TEXT SEGMENT:
──────────────────────────────
Also, trying to get a new passport or officially sell your company abroad was a way to ensure that it would not be liquidated.  If you managed to get to the United States, or even get a US passport, you could save your company.

You can also learn a lot about the persecutors by studying the individual stories.  I learned so much about the day to day persecution and the perpetrators, which you can only do if you examine it at this micro-level. That fills a gap, because we often know much more in the way of personal details about the Jews who were murdered than about the Nazis who murdered them. This is one of the reasons why the next project in the Department of modern German History at the Humboldt-University, we will focus on the general history of the city of Berlin between 1933 and 1945.

How big was the team that worked on project, given the size and complexity?

CK: We had 16 people from a variety of backgrounds: my students and staff, who were young and the people from the Aktives Museum Faschismus und Widerstand, many of whom are retired and work as volunteers. And, of course, the two designers who worked very close with us from the very beginning.

You can see all these different influences in the outcome of the exhibit.  People would say, I want to tell this story, and they really got into it. They would take every effort to find as much information as possible about a person or a company, which in many cases was very difficult.

What changed for Jewish owned businesses in Berlin in 1933 when the Nazis took control of the government?

A column of SA men, led by Joseph Goebbels and SA leader Herbert Gehrke, march through Köpenick after the "Köpenick Week of Blood," in 1933, when stormtroopers killed 23 people, including the entrepreneur Georg Eppenstein.

Politically motivated fighting and racist violence had become a daily occurrence in 1930-31. Anti-Jewish boycotts were in place much earlier. In small towns, you had anti-Jewish boycotts starting in the mid 1920’s.  In many cases, Jewish shop owners actually moved to Berlin because they thought they would be safer there.
──────────────────────────────
PARTS OF THE EXERCISE:
[1] Give every person identified by full name in the interview excerpt on Jewish-owned businesses in Nazi Berlin.
[2] Carry on the interview excerpt about Jewish-owned businesses in Nazi Berlin, starting right after its final sentence about Jewish shop owners moving to Berlin.

GIVEN RECORDS:
──────────────────────────────
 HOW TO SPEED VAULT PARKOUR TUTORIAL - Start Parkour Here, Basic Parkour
──────────────────────────────
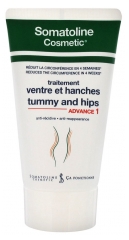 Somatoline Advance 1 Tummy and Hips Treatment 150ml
──────────────────────────────
ANSWERS BY TASK:
[1]
Joseph Goebbels
Herbert Gehrke
Georg Eppenstein

[2]
In that sense, the Machtergreifung didn’t change a lot, at least not overnight.  What really had an impact was the first nationwide boycott, which really labeled companies as “Jewish.”

It’s quite interesting that, at the level of small and medium-sized companies, which I was looking at, the number of Jewish businesses actually rose between 1933 and 1934.  That is because of the people moving from little places like, say, Luckenwalde or Finsterwalde to Berlin, and also because professionals and civil servants who were forced out of their jobs and started businesses to survive economically.

What methods did the Nazi’s use to force people out of business once they were in power?

Two SA members harass the Michalski and Striemer linens and hat store in 1933.

CK: First and foremost, they used violence, massive and intimidating violence.  Berlin was the political center of Germany, so it had a very high symbolic value, and the political fighting was very intense there anyway. You had these extremely violent young terrorist SA men, and they were rampaging, beating people up.

There is one example in the exhibit of an entrepreneur who was murdered in 1933. George Eppenstein, who owned a business called Ruilos GmbH specializing in garlic products, was beaten to death by SA men who tore through Köpenick, a district on the outskirts of Berlin, abducting and torturing people in June.

The violence returned again and again: in 1933, and then again during the summers of 1935 and 1938. The summer 1938 attacks are very well documented. In that case, which was really just one step shy of a pogrom; you had people going through the streets, painting all the Jewish-owned shops to identify them. This culminated, of course in the pogrom of November 1938.

And then there was bureaucratic persecution and cold boycott. This is a hard thing to document because, officially, the German government treated Jewish businesses the same until the winter 1937. Unofficially, the party pushed. There were blacklists here, firings there.  The cultural sphere was especially targeted – which you can see in the exhibition, too.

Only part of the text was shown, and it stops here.